Pepscan’s CLIPS platform will be used to optimize Mercator’s homing peptides.

Mercator Therapeutics and Pepscan Therapeutics have entered a multiprogram research collaboration through which Mercator’s homing peptides will be optimized using Pepscan’s CLIPS technology.

The homing peptides are discovered through an in vivo screening process that includes screening in consenting end-stage cancer patients. These peptides have been demonstrated in vivo to bind to receptors that are highly expressed on human tumors and induce internalization of both the peptide and the receptor.

Pepscan’s CLIPS technology will be applied to improve the potency and stability of peptides by locking the peptides into the biologically active conformation. “Pepscan’s approach to peptide optimization is unique, systematic, fast, and efficient, and it provides Mercator with an opportunity to rapidly move its peptide-drug conjugates (PDCs) into development,” remarks Roy Lobb, D.Phil., chairman and CSO of Mercator.

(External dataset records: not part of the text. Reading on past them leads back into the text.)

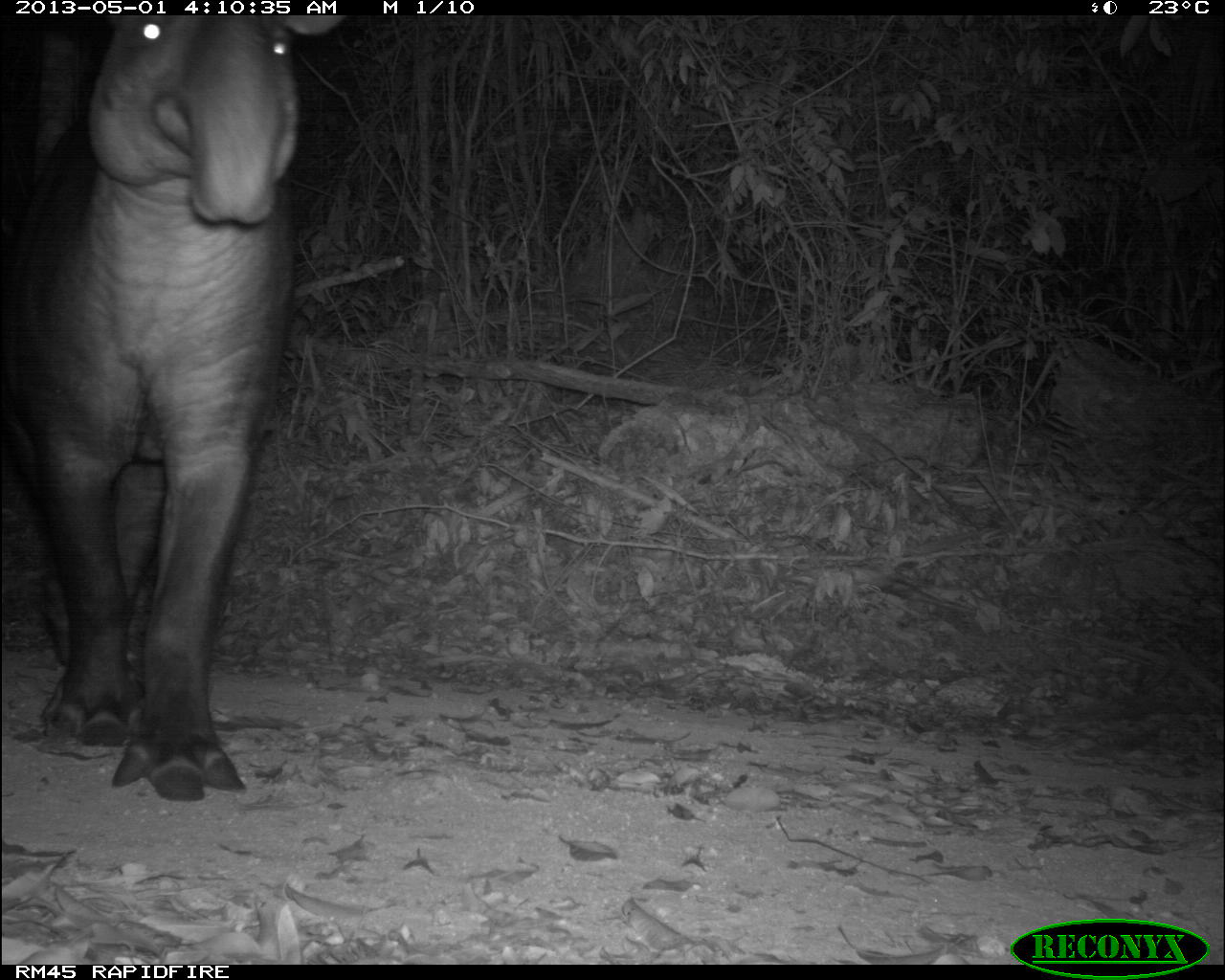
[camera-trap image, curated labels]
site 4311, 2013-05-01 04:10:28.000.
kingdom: Animalia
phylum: Chordata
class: Mammalia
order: Perissodactyla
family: Tapiridae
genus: Tapirus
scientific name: Tapirus bairdii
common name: baird's tapir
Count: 1.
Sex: male.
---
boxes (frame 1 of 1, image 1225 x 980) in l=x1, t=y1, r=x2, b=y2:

Under the terms of the research and license agreement, Pepscan will license to Mercator the associated intellectual property rights. Mercator will pay Pepscan research funding, milestones, and royalties in connection with the development of optimized homing peptides and the development and commercialization of PDC products that couple optimized homing peptides with tumor-killing payloads.

Mercator Therapeutics was founded to translate the research of Renata Pasqualini, Ph.D., and Wadih Arap, M.D., Ph.D., into effective cancer therapeutics. Drs. Pasqualini and Arap are using in vivo phage display to identify peptides that are believed to selectively deliver tumor-killing payloads without damaging surrounding tissue.

They are targeting drugs selectively to tumors by directly injecting peptide-expressing phage libraries in vivo—most recently in end-stage cancer patients under strict ethical guidelines—and identifying a suite of peptides responsible for tumor targeting.

Pepscan Therapeutics is a privately held company based in Lelystad, The Netherlands. Its CLIPS protein mimicking technology (chemical linkage of peptides onto scaffolds) presents one or more peptides in a structurally constrained configuration. These molecules behave as functional mimics of complex protein domains. Pepscan has used this platform to develop anti-GPCR mAb products and has various collaborations with pharmaceutical and biotech companies to develop therapeutics based on the CLIPS technology.